**** DOCUMENT SEGMENT ****

Hi everyone,
I have RNAseq data from a group of disease samples and a group of healthy (control) samples. I would like to look for isoform switching events that may occur between disease and healthy groups.
However, the QC results showed distribution of relative fragment abundance is biased (enriched) to 3' end of mRNA strands in disease group, but not in healthy group (this is due to batch difference), indicating that mRNA samples belonged to disease group were partially degraded at 5' end.
I tried IsoformSwitchAnalyzeR package to detect isoform switching events, with isoform quantification obtained from kallisto. The results show total ~25 events (with consequences), and most of them showed tendency of higher usage of shorter isoform in disease group. The fact that shorter isoforms were shortened at 5' end (beginning of transcript) suggest that the degradation pattern described above probably affects the isoform quantification and isoform switching detection. (Please refer to the example of GAPDH gene).
Is there any method that could help alleviate this bias in relative fragment abundance? I read about Alpine package (https://bioconductor.org/packages/release/bioc/html/alpine.html), but I am not sure how to apply it into Kallisto/Salmon isoform quantification results since it seems to return a normalized FPKM matrix after modeling. Have anyone applied this correction method for similar case?

**** DATA EXCERPTS ****

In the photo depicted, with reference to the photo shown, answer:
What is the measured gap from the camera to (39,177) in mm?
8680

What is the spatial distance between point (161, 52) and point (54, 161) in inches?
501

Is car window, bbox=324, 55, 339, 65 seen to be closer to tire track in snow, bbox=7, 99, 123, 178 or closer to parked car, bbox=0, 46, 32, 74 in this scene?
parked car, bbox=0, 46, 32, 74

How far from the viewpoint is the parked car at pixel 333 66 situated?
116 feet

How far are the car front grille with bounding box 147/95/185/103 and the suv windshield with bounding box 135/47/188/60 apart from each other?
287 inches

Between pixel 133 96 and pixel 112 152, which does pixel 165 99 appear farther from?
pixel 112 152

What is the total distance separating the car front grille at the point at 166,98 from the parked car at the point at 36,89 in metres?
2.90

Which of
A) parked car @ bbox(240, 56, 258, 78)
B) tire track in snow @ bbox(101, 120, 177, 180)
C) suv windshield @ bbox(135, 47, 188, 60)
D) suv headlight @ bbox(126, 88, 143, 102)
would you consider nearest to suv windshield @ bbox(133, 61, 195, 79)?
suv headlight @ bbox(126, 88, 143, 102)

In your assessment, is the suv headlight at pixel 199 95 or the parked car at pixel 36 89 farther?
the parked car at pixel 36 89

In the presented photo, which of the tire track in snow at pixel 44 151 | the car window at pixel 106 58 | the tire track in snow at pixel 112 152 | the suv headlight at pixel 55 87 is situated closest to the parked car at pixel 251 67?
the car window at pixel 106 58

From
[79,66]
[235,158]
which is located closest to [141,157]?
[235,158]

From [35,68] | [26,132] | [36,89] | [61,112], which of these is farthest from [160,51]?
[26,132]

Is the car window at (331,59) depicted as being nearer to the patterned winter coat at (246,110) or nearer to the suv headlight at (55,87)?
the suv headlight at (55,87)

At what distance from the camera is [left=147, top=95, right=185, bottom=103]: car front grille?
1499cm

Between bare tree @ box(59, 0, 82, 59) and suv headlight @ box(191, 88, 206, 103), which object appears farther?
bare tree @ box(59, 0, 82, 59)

****
**** DATA EXCERPTS ****

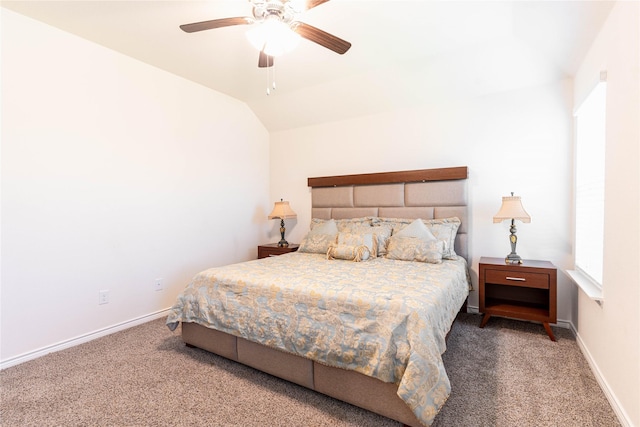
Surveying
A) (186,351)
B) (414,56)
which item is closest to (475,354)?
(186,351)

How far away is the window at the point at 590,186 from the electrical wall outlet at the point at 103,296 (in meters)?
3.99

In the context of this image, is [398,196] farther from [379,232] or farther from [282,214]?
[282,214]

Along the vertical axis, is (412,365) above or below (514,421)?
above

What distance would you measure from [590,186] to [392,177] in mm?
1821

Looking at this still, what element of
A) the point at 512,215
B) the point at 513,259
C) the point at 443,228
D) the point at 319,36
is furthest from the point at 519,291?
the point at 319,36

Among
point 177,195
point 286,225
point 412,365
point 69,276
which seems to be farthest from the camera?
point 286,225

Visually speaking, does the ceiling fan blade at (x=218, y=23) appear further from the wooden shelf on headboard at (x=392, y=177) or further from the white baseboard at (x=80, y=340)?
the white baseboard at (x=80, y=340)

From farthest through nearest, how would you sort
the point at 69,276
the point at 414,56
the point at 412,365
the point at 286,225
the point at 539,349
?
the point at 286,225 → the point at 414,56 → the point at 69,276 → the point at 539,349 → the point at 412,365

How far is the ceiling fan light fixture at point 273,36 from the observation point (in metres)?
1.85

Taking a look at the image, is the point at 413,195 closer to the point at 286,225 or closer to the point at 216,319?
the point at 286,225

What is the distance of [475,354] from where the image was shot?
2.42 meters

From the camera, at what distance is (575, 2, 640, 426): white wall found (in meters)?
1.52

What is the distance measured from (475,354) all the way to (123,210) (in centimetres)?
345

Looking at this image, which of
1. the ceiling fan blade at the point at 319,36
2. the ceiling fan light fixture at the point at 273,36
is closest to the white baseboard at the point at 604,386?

****

▶ EXERCISE 1
Answer these questions using the RNAseq forum post.
(a) In the QC results for the disease group, which end of the mRNA strands was relative fragment abundance biased toward?
(b) Which package was used to detect isoform switching events?
(c) What does the Alpine package seem to return after modeling?
▶ EXERCISE 2
Return the stretch of the RNAseq forum post from "Is there any" through "for similar case?", copied word for word.

▶ REPLY 1
(a) The 3' end.
(b) IsoformSwitchAnalyzeR.
(c) A normalized FPKM matrix.

▶ REPLY 2
Is there any method that could help alleviate this bias in relative fragment abundance? I read about Alpine package (https://bioconductor.org/packages/release/bioc/html/alpine.html), but I am not sure how to apply it into Kallisto/Salmon isoform quantification results since it seems to return a normalized FPKM matrix after modeling. Have anyone applied this correction method for similar case?